The price appreciation curve flattened towards the end of the second quarter and I started to think that maybe things would normalize. We even saw some very modest average price decreases through the summer. But then September came and the rise continued throughout the fall bringing the average sale price for our region substantially higher than the previous year again. As has been the theme over the past 24 months, not a modest increase, but a meteoric one.
By no means are we the only market in the province or the country that has seen this, but the effect feels pronounced here. It shows that the clear theme for 2022 will be one of affordability. Inflationary pressures seem to be in every sector; fuel; building materials; transportation; food. The effect on real estate has been profound. The forecast for food price increases in 2022 is reportedly going to be 5-7%. This pales in comparison to the real estate market increase of 28% in 2021, and I believe the trend will continue. Perhaps the increase will not be a precipitous as it was last year, but 2022 will see prices rise and affordability issues will remain.
The good news is that affordability in real estate is getting a lot of press— and not just nationally—local affordable housing task forces are also garnering attention. Municipalities are dedicating resources to make a difference. This is great news, as affordability in real estate is an issue best addressed locally. And its effects are felt most locally. We hear it all the time; “I would sell my home now and take advantage of the market, but where would I go?” What about a rental? Rentals are almost as hard to find these days as homes and condos for sale. And when you do find them, the rental rates reflect the current value of real estate. What you could have rented for $1,000 a month a few years ago now rents for $2,500 a month—and there is the crux of the real affordability crisis.
If you are buying from another market that has an average sale price higher than Southern Georgian Bay’s (and that is the case in many markets in the GTA and Golden Horseshoe), your move is lateral. This is to say that you have sold a home that is worth the same as or more than the home you are buying here. Your barriers to entry into this market are low. However, if you are a first-time homebuyer looking to get into this market, you are facing an increasingly uphill battle as wages have not risen anywhere close to an amount that keeps pace with the appreciation in real estate. In some cases, savings, or the bank of mom and dad can help you out with the down payment, but even with interest rates where they are, the debt is getting increasingly hard to carry for some.

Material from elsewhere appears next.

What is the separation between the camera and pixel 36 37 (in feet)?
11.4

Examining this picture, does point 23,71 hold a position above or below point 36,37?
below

And if interest rates rise, then things will get interesting. The good news is that the mortgage stress tests that have been in place for some time make sure that most consumers can whether a rate increase and the qualifications are based on rates substantially higher than people are actually paying.
Not so for renters. The price to rent has jumped and wages have not matched them. This leads the most vulnerable in our society to be the most likely to be dedicating an increasing percentage of their income to just putting a roof over their heads. It is true that a cap on annual rent increases mitigate this for some, butcertainly not all. This sector has the most urgent need of help, and this is where many community organizations, employers and municipalities are concentrating their efforts. Help can’t come fast enough.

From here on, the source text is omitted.